The request
Would it be possible to quote, exactly and in full, the lines from the one with "What is the" through the end of the entries below?

Supplied data
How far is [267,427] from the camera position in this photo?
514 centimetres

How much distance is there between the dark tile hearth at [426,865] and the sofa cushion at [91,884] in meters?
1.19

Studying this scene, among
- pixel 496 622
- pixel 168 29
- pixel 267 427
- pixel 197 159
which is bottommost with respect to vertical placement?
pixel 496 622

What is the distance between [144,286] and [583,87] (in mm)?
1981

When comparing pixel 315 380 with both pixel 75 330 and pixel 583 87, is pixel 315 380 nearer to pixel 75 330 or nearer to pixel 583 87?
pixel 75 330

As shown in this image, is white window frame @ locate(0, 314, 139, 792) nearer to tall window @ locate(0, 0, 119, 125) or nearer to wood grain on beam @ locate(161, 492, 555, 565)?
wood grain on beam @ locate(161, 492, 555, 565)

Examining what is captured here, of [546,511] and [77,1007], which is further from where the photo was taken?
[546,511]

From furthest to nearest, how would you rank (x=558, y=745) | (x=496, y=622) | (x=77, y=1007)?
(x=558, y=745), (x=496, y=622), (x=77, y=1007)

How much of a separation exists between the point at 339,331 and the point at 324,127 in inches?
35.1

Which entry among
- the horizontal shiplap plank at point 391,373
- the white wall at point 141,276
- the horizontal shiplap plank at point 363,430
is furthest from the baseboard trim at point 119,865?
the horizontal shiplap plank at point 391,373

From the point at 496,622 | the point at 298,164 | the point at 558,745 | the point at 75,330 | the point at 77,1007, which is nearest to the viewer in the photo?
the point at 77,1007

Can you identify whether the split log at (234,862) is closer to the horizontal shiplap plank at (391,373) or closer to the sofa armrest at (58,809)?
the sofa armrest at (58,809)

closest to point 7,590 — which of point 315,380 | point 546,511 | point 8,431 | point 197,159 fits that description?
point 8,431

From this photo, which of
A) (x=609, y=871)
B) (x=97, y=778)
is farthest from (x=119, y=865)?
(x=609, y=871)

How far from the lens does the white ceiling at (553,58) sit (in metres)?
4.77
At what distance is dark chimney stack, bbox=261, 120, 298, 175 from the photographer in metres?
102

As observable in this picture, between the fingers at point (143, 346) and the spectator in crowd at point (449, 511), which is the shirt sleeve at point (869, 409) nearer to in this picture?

Worked answer
What is the distance between [144,286] and [583,87] (in mm)?
1981

When comparing pixel 315 380 with both pixel 75 330 and pixel 583 87, is pixel 315 380 nearer to pixel 75 330 or nearer to pixel 583 87?
pixel 75 330

As shown in this image, is white window frame @ locate(0, 314, 139, 792) nearer to tall window @ locate(0, 0, 119, 125) or nearer to wood grain on beam @ locate(161, 492, 555, 565)?
wood grain on beam @ locate(161, 492, 555, 565)

Examining what is captured here, of [546,511] and [77,1007], which is further from where the photo was taken?
[546,511]

From furthest to nearest, how would you rank (x=558, y=745) | (x=496, y=622) | (x=77, y=1007)?
(x=558, y=745), (x=496, y=622), (x=77, y=1007)

How much of a separation exists between the point at 339,331 and the point at 324,127 in inches?
35.1

Which entry among
- the horizontal shiplap plank at point 391,373
- the white wall at point 141,276
- the horizontal shiplap plank at point 363,430
is furthest from the baseboard trim at point 119,865?
the horizontal shiplap plank at point 391,373

From the point at 496,622 | the point at 298,164 | the point at 558,745 | the point at 75,330 | the point at 77,1007, which is nearest to the viewer in the photo?
the point at 77,1007

Can you identify whether the split log at (234,862) is closer to the horizontal shiplap plank at (391,373) or closer to the sofa armrest at (58,809)?
the sofa armrest at (58,809)

closest to point 7,590 — which of point 315,380 | point 546,511 | point 8,431 | point 197,159 fits that description?
point 8,431

From this photo, which of
A) (x=609, y=871)
B) (x=97, y=778)
is farthest from (x=119, y=865)?
(x=609, y=871)

How far from the lens does the white ceiling at (553,58) sit (in metres)?
4.77
At what distance is dark chimney stack, bbox=261, 120, 298, 175 from the photographer in metres?
102

As observable in this picture, between the fingers at point (143, 346) and the spectator in crowd at point (449, 511), which is the shirt sleeve at point (869, 409) nearer to in this picture?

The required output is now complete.